Dr. Adler: Sie sagen, sie nehmen in Ihrem Geschäfte lauter ge­lernte Lehrmädchen aus? Exp. Nr. 21: Tüchtige bekommt man nicht so leicht. Es wird immer inserirt:Tüchtige Kräfte werden aufgenommen".

Dr. Adler: Wie lange haben die gelernt, wenn sie zu Ihnen kommen? Exp. Nr. 21: Vier Jahre, wenn Sie die Kost haben, und

Dr. Adler: Ist das so schwer zu lernen? Exp. Nr. 21: Die müssen länger lernen, damit sie das abzahlen.

Dr. Adler: Die meisten bleiben also beim schlechten Lohn? Exp. Nr. 21: Wo viele Arbeiterinnen sind, werden die Mädel nie so aus­gebildet wie in kleineren Betrieben.

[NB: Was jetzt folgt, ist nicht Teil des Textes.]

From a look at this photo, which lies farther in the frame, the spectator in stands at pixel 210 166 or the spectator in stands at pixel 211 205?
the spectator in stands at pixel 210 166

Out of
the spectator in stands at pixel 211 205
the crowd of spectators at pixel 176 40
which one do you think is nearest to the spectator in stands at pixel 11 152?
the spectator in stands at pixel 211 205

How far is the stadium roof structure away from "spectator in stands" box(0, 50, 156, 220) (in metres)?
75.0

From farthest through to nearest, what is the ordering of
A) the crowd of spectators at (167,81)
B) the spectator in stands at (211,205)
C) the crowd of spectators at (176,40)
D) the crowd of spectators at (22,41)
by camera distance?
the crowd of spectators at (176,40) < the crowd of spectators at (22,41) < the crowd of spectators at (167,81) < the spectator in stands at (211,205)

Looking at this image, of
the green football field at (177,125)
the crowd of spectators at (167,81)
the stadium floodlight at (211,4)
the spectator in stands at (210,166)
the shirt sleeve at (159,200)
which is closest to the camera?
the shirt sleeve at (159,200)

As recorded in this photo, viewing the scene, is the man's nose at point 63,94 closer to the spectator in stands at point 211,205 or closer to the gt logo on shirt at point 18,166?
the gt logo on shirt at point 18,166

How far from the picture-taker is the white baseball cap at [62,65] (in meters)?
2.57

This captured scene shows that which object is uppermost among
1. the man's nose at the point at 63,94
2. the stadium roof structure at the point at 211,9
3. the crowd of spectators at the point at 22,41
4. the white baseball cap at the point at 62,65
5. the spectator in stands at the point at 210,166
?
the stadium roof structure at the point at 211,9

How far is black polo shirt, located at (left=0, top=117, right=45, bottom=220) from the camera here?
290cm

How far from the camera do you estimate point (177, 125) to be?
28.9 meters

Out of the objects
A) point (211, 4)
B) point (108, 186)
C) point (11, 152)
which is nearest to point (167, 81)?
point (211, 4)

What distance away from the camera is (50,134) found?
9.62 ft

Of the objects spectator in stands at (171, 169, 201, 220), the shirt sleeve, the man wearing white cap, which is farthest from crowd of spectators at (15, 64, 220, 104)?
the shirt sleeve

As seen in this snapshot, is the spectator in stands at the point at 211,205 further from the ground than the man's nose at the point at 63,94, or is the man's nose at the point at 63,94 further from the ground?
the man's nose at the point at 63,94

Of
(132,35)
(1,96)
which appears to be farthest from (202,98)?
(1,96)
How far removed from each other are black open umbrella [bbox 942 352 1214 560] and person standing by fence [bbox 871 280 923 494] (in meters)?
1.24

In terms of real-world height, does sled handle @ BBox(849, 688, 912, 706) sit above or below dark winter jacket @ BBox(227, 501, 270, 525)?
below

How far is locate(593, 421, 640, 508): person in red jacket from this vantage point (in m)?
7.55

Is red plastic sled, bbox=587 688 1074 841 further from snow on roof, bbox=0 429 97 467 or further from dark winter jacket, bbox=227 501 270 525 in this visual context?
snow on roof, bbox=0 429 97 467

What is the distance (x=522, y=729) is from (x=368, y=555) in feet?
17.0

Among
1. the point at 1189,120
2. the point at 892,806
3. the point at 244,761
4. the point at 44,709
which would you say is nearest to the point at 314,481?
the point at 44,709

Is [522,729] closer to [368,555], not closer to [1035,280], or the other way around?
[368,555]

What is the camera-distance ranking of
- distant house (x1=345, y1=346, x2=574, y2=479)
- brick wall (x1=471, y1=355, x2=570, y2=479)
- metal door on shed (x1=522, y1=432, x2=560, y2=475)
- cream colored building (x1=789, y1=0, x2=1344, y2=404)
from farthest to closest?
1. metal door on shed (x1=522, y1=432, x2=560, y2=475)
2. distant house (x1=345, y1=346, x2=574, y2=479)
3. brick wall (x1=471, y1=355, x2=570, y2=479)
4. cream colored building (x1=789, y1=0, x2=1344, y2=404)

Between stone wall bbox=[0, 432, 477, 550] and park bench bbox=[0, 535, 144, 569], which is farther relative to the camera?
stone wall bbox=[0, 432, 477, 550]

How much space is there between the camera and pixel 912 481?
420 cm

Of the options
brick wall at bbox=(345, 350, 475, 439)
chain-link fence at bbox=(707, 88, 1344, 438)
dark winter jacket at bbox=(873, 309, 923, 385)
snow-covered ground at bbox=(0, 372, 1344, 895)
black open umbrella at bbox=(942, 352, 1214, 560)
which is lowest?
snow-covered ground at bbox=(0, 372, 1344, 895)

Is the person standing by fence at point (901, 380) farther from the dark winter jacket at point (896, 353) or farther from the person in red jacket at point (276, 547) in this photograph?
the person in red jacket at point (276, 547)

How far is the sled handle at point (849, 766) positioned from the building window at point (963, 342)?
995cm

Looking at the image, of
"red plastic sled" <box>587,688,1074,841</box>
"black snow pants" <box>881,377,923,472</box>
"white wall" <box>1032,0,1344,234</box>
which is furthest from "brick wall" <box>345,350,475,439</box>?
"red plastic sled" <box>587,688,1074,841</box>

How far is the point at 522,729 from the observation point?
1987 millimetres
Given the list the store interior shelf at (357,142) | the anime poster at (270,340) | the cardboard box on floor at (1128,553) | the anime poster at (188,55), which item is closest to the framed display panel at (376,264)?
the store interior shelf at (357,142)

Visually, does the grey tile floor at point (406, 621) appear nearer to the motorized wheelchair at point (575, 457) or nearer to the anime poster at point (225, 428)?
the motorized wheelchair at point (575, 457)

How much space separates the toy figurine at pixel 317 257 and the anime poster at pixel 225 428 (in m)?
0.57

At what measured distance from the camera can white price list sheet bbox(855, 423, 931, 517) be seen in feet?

Dr. Adler: Kommt es vor, daß Mädchen sechs Jahre in einem Betriebe sind und nur fl. 5 bekommen? Exp. dir. 21: O ja, das ist aber ihre Schuld.

Vorsitzende: Wie war die Wohnung, wo Sie waren, und die Schlafstätte? Exp. Nr. 21: Es wurden sechs Sessel zusammengestellt und ein Strohsack daraufgelegt, und dort haben wir geschlafen.

Vorsitzende: Nur Lehrmädchen oder auch Arbeiterinnen? Exp. Nr. 21: Auch Arbeiterinnen. Es waren zwei Betten, wo Alles hinein­gekommen ist. Es waren vielleicht drei oder vier Arbeiterinnen im Hause und etwa acht Lehrmädchen. Wir sind je zwei zusammengewesen, und das Bettgewand ist in zwei Betten hineingekommen. In anderen Betrieben ist mir das nicht vorgekommen. In Ober-St. Veit habe ich ein eigenes Zimmer gehabt, aber dort war ich ganz allein. Wo sonst Lehrmädchen in der Wohnung sind, ist es überall schlecht. Sie schlafen in einem Zimmer, und zwar im Arbeitszimmer.

Vorsitzende: Wie war sonst das Local? Exp. Nr. 21: Bei Tag und beim Auskehren ist gelüftet worden.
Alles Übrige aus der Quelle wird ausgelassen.